What’s the plan? Who are you? Who do you want to be? Yes, more questions, but this is important. Authenticity is how you win. Nobody can be a better version of you then you, and there are some people out there that love what you have to bring forward.

Before we dig into the categories of streamers, please pause and think about what makes you excited about creating content and entertaining others.

Here are a few of the streamer categories that exist today. Please note that many others exist, and above all, know that you can create your own and see if folks like it.

Variety Streamer

  • You are game agnostic. You dabble in everything or at least in more than a few games. When a new game comes out, you are there gaming on day one, especially if the community has hyped it up.
  • To succeed as a variety streamer, it would help if you had a personality or entertainment appeal that transcends the game. People come to watch your take on the game rather than the game itself.
Variety Streamer
Specialist

Specialist

  • You play a specific game. That is your thing. You don’t necessarily need to be a top-ranked player at this game, but this game is your expertise. That is what you do. You enjoy it. You are building a community around it.
  • It would help you succeed if you were top-ranked at this game, but that is not a requirement. You could also provide a lot of entertainment value, thoughtful analysis, or community interaction.
  • It is worth noting that some specialist streamers might find it difficult to transition out of a game that they have found a lot of success in. It is not uncommon for specialist streamers to lose viewers when she/he engages in other content.

Professional

  • You are top-ranked at a particular game. You don’t need to be signed, but you have to be outstanding. Viewers want to see a show of skill. If you are good at a specific game - you can get a reputation for that and grow a community via a sheer display of talent.
Professional
IRL

IRL

  • You don’t mind showing off your life or debating with your community on particular topics.
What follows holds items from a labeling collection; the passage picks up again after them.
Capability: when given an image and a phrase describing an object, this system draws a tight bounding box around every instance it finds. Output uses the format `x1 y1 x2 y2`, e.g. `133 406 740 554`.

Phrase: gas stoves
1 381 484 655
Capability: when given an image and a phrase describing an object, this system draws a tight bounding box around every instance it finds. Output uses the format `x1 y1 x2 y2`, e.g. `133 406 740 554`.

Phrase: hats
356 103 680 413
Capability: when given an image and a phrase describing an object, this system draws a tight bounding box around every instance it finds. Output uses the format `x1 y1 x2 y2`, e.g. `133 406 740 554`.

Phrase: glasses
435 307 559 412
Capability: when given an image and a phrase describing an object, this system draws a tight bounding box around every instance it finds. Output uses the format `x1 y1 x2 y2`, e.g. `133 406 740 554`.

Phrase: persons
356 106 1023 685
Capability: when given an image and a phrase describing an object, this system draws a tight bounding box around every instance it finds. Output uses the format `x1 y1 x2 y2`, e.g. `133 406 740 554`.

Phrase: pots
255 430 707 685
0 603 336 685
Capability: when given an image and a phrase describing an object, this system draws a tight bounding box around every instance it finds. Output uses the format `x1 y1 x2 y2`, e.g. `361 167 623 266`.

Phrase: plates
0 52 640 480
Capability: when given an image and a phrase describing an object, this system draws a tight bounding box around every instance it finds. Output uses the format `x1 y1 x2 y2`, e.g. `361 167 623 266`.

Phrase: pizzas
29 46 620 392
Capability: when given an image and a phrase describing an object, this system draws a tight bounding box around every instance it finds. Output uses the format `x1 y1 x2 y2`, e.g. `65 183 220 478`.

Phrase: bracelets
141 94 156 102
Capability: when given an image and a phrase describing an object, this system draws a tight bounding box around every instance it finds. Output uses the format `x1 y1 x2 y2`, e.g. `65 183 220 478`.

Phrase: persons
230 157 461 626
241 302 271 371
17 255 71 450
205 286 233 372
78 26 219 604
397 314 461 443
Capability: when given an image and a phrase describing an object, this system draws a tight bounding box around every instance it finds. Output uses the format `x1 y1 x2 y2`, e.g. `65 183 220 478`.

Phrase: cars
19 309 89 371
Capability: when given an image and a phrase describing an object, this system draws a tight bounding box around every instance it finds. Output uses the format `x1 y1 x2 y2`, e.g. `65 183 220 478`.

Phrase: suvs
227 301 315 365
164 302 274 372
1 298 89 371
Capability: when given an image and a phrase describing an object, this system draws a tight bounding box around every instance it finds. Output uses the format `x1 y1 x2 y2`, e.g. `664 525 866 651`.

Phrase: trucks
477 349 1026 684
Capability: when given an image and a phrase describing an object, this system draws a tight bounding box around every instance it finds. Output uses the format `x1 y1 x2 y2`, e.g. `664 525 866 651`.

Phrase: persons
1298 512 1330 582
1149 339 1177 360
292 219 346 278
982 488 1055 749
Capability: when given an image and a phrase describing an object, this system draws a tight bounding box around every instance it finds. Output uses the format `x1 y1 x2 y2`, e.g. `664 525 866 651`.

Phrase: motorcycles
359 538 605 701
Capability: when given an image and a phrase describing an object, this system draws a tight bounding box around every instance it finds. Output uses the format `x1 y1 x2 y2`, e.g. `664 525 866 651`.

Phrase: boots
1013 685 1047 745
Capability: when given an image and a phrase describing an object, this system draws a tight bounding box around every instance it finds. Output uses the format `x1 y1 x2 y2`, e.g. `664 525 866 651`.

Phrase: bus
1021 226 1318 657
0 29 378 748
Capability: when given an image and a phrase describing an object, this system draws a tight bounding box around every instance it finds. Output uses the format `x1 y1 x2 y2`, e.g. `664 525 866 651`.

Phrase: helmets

You are the show. This is a large and growing segment where folks are hosting talk shows, dancing, commenting on funny videos, and so much more.
  • To succeed, you must not be shy in front of the camera.

Arts and Crafts

  • You have a skill or hobby of some kind outside of gaming, and you want to share this with the world. This can be coding, painting, cooking, investing, composing music, playing chess or poker, singing. This can be on your computer or not. The main variables are that this is not a video game.
  • To succeed, you should have a hobby/activity that you are passionate about and want to share. Competition in this space is going to be smaller than streaming games, and you might be surprised by the growth. If you have a hobby, we encourage you to take the plunge, run an experiment where you stream that content for four weeks and see what happens.
Arts and Crafts
Talk Show Host

Talk Show Host

  • You run a show or a podcast. You are opinionated, articulate, and you can get guests on the show to discuss different subjects. This is another growing segment.
  • To succeed, you need to have a passion for debate, a point of view on what it means to create an engaging talk show, and ideally a few connections to get an initial set of guests on the show.
  • Note that, in the beginning, this might be tough, especially if you have a small network. Beggars can’t be choosers, and you have to start somewhere. That is okay. Everyone starts somewhere. You will face adverse selection in guests meaning the guests you want are not available, and folks you don’t particularly want will say yes. That is also okay. Keep pushing, think of exciting subjects, do your homework before each show to be informed on the guest(s) and the subject matter.

These are just some of the categories of different streamers. There are many others. And the beauty is that there is at least one viewer out there that will be interested in that content.

Always think about how you can set yourself apart from the crowd. As you continue to experiment with new techniques and gain experience, you will eventually start to develop your own unique style. This will take some time, so be patient.

In fact, most streamers don’t truly find their niche until they’ve been around the scene for a few months. Don’t be discouraged if your viewer base doesn’t seem to be going anywhere in the beginning. Take every stream as an opportunity to learn and grow.

That said, don’t be afraid to change your content and stay true to yourself. It might seem contradictory, but nothing is worse than forcing yourself to stream for money. Not only will you hate doing it, but viewers don’t appreciate streamers who only care about chasing paper.

Regardless of the category you fit in, remember that viewers want to be entertained and be a part of a community. Actively engage with your audience and offer a unique experience. Take advantage of your viewers shared interests to build a loyal following. Make building a community an active priority from day one.